Spatial data with images:
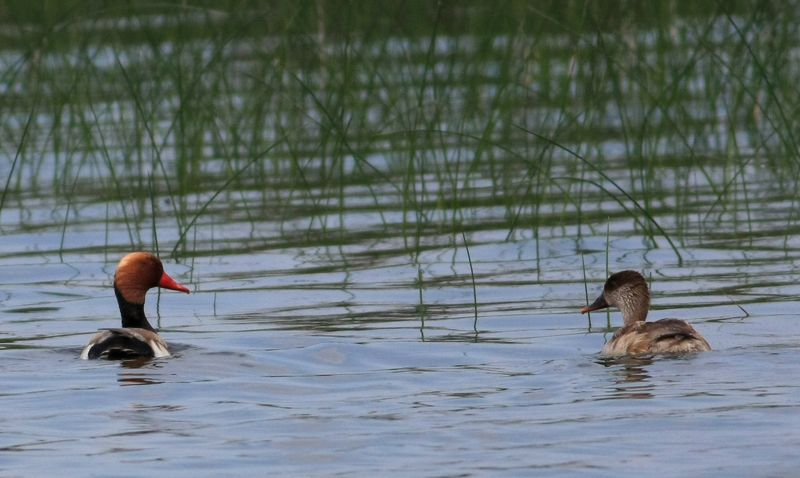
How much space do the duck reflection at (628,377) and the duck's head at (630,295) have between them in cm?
71

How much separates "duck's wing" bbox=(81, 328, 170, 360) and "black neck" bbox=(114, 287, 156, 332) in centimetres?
94

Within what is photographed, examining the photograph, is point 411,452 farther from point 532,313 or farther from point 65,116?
point 65,116

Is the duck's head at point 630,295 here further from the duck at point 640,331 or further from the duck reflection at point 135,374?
the duck reflection at point 135,374

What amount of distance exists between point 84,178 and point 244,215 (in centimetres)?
281

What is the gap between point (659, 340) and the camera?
8414 mm

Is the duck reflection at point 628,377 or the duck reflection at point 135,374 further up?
the duck reflection at point 135,374

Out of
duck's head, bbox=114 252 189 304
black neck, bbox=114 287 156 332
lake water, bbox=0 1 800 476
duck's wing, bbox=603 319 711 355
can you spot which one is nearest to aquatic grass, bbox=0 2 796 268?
lake water, bbox=0 1 800 476

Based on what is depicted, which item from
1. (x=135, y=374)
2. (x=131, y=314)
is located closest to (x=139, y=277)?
(x=131, y=314)

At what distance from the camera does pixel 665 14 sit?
1644cm

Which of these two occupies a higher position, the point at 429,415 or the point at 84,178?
the point at 84,178

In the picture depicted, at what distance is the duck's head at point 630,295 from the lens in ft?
30.2

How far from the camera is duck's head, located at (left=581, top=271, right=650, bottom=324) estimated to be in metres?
9.22

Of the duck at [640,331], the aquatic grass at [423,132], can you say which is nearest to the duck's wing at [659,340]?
the duck at [640,331]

Exercise objective: Copy out, word for word, the lines running from the one containing "In the picture" through the end of the rows, both ends included.

Result below:
In the picture depicted, at what distance is the duck's head at point 630,295 from the lens in ft?
30.2

How far from the camera is duck's head, located at (left=581, top=271, right=650, bottom=324) estimated to be in metres?
9.22

Of the duck at [640,331], the aquatic grass at [423,132], can you say which is nearest to the duck's wing at [659,340]?
the duck at [640,331]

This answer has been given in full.